Catatan Masukan:
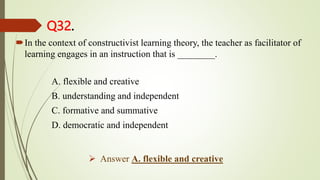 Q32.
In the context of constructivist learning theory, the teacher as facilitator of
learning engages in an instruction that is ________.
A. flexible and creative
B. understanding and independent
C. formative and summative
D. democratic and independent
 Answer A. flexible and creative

Coba Sendiri: Tampilkan semua baris catatan di atas yang memuat kata "learning".

Jawaban Tugas:
In the context of constructivist learning theory, the teacher as facilitator of
learning engages in an instruction that is ________.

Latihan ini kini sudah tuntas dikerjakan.